What the exercise asks >>
Which lines run from the one containing "Of (34,10) |" to the end of the entries? Quote them exactly, and nothing else.

Information provided >>
════════════════════
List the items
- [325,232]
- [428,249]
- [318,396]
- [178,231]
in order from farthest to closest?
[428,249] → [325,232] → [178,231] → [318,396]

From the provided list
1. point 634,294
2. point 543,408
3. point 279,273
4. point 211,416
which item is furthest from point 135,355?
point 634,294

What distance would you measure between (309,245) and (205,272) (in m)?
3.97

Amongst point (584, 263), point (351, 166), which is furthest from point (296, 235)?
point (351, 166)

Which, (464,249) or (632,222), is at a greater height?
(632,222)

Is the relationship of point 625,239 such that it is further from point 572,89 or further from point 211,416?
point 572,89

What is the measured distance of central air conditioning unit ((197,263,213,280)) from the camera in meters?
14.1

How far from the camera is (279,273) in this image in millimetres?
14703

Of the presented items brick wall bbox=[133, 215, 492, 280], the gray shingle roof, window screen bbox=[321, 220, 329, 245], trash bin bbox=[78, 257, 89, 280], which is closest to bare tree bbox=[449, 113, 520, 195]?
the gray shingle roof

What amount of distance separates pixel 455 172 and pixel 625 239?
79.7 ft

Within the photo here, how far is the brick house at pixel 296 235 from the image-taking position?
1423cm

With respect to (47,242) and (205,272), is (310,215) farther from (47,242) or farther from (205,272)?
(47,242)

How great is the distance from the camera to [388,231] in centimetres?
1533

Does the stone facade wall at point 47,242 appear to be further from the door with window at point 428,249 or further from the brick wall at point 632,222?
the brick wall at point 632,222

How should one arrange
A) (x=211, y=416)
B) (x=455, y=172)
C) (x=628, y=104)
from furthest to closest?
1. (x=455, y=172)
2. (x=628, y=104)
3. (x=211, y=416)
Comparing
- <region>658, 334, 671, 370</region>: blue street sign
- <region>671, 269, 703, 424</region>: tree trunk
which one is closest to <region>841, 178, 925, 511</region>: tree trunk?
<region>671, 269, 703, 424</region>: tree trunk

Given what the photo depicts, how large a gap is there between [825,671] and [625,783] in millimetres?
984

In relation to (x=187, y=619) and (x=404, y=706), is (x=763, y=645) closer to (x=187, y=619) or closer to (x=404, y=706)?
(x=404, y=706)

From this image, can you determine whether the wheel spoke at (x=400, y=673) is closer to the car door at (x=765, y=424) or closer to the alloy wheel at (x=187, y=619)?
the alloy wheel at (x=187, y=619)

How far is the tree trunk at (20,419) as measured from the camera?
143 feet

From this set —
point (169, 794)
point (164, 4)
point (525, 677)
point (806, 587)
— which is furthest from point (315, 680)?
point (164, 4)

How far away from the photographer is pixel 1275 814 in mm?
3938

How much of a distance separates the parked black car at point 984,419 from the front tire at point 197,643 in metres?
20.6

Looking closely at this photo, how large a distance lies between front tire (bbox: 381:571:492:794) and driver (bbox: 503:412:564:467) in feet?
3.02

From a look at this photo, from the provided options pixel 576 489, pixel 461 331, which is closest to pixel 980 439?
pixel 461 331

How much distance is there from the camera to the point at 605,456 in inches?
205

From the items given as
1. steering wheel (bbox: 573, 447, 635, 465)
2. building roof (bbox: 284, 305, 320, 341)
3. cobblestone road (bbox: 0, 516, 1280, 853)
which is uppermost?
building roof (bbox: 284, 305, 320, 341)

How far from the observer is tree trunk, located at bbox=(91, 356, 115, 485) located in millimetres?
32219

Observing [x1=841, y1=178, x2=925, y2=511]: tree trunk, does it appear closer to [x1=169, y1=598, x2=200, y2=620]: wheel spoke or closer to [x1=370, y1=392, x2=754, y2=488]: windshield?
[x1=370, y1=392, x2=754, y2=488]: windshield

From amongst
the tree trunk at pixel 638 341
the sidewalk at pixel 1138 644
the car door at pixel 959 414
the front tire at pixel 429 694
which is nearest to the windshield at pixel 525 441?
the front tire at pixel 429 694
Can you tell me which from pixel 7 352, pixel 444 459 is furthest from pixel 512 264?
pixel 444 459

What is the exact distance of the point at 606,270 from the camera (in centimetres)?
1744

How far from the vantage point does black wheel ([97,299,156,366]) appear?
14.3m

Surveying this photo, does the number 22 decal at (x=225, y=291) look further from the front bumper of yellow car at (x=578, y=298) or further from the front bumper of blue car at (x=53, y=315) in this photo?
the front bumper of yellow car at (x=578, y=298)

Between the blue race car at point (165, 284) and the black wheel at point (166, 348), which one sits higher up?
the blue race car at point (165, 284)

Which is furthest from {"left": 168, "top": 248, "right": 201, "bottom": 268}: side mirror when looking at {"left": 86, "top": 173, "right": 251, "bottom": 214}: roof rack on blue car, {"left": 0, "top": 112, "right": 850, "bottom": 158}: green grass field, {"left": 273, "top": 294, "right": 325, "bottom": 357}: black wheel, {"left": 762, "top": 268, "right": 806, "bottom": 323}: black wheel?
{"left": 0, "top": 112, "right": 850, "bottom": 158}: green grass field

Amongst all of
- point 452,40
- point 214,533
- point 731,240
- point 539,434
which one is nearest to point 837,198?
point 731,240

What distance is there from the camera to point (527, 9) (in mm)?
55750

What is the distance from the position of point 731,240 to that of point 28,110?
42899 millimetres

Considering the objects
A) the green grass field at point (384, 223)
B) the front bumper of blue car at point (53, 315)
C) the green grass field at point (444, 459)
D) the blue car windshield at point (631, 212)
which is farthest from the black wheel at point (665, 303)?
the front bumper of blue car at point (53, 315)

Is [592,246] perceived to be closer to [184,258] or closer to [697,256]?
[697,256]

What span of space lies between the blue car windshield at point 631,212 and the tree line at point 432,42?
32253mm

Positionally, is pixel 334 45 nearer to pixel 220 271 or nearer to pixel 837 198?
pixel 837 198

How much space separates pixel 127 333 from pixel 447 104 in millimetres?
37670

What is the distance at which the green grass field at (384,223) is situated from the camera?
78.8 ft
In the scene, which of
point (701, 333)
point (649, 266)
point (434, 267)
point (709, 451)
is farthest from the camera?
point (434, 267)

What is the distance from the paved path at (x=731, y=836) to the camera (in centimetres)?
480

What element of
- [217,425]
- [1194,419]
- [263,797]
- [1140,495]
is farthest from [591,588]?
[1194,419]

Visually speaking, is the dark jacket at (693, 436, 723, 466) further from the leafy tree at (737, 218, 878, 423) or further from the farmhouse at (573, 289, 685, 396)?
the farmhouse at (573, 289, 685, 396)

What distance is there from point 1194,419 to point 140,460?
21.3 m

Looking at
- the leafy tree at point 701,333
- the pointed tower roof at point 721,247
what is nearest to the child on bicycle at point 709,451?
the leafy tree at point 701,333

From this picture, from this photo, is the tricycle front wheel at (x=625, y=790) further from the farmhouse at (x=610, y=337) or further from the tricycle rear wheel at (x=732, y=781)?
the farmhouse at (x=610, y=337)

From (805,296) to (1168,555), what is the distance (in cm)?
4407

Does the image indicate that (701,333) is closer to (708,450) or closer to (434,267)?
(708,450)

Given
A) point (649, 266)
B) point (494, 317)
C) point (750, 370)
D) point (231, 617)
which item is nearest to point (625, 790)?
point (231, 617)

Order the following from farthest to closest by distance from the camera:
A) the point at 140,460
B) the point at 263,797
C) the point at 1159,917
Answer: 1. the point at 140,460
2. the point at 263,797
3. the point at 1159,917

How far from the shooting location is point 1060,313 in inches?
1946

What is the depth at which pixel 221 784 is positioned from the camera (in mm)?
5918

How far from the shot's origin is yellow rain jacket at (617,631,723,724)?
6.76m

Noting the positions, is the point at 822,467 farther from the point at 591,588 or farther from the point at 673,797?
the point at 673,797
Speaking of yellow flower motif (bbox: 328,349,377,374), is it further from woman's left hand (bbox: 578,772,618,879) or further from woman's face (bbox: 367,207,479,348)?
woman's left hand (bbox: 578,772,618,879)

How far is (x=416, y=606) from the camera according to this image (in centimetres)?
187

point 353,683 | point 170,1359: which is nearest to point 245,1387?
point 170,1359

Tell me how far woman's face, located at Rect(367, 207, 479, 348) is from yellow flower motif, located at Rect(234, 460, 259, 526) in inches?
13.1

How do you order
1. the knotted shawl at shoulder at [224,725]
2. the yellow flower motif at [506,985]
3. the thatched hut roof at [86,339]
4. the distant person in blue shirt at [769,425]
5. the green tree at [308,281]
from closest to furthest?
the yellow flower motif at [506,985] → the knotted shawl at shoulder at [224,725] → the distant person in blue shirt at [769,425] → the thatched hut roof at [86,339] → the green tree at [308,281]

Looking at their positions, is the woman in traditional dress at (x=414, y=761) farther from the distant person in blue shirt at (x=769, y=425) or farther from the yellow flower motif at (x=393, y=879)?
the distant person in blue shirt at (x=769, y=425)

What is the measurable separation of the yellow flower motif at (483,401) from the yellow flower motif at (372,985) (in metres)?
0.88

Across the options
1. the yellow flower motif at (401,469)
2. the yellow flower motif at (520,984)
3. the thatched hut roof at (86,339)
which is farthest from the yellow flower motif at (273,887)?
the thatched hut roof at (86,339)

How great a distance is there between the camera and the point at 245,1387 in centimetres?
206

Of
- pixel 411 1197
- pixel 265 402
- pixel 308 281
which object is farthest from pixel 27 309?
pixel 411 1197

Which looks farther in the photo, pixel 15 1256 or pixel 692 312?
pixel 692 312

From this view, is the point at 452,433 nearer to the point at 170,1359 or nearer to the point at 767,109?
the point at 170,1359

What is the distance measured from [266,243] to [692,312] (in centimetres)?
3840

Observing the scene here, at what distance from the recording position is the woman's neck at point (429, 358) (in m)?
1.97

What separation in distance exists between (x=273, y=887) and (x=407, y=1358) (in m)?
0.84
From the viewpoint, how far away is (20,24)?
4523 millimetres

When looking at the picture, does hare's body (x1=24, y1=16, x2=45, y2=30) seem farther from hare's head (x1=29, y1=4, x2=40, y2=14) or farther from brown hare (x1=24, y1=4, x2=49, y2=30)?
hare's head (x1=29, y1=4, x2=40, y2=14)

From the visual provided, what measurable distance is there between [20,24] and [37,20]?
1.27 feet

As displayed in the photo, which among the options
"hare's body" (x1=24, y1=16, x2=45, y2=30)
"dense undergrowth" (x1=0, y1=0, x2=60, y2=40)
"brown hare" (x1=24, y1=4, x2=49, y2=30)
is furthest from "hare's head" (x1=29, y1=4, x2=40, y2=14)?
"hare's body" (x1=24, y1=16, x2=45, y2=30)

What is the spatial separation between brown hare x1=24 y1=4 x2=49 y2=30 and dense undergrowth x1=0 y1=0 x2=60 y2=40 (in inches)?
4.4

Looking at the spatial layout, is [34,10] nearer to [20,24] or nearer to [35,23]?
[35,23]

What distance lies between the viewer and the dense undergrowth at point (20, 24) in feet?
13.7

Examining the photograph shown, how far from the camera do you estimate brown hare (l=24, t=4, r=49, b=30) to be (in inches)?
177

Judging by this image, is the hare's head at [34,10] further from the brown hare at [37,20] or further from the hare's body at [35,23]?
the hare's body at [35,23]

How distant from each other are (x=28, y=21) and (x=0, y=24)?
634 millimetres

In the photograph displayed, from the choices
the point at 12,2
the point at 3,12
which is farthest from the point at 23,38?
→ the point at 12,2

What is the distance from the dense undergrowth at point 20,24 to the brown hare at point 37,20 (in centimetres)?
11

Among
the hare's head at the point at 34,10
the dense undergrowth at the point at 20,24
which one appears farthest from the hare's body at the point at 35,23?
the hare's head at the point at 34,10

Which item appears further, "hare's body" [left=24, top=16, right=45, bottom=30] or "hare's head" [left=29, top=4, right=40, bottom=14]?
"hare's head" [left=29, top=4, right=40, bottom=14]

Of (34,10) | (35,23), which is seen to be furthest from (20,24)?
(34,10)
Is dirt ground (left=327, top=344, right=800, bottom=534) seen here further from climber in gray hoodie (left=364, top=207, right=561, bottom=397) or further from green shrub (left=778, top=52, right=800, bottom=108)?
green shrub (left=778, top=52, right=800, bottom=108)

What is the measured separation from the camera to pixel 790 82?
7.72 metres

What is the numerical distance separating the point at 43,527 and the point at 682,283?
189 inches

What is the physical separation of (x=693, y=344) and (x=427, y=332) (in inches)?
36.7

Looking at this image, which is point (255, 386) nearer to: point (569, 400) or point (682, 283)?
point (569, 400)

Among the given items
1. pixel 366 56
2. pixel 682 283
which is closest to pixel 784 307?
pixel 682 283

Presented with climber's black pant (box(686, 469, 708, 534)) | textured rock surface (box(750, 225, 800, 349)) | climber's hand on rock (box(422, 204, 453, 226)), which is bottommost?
════════════════════
Reply to the exercise >>
Of (34,10) | (35,23), which is seen to be furthest from (20,24)?
(34,10)
Is dirt ground (left=327, top=344, right=800, bottom=534) seen here further from climber in gray hoodie (left=364, top=207, right=561, bottom=397) or further from green shrub (left=778, top=52, right=800, bottom=108)?
green shrub (left=778, top=52, right=800, bottom=108)

What is the measured separation from the camera to pixel 790 82?
7.72 metres

What is the numerical distance separating the point at 43,527 and the point at 682,283?
189 inches

What is the physical separation of (x=693, y=344) and (x=427, y=332) (in inches)?
36.7

Looking at this image, which is point (255, 386) nearer to: point (569, 400) or point (682, 283)?
point (569, 400)

Among the given items
1. pixel 366 56
2. pixel 682 283
which is closest to pixel 784 307?
pixel 682 283

Presented with climber's black pant (box(686, 469, 708, 534)) | textured rock surface (box(750, 225, 800, 349)) | climber's hand on rock (box(422, 204, 453, 226)), which is bottommost?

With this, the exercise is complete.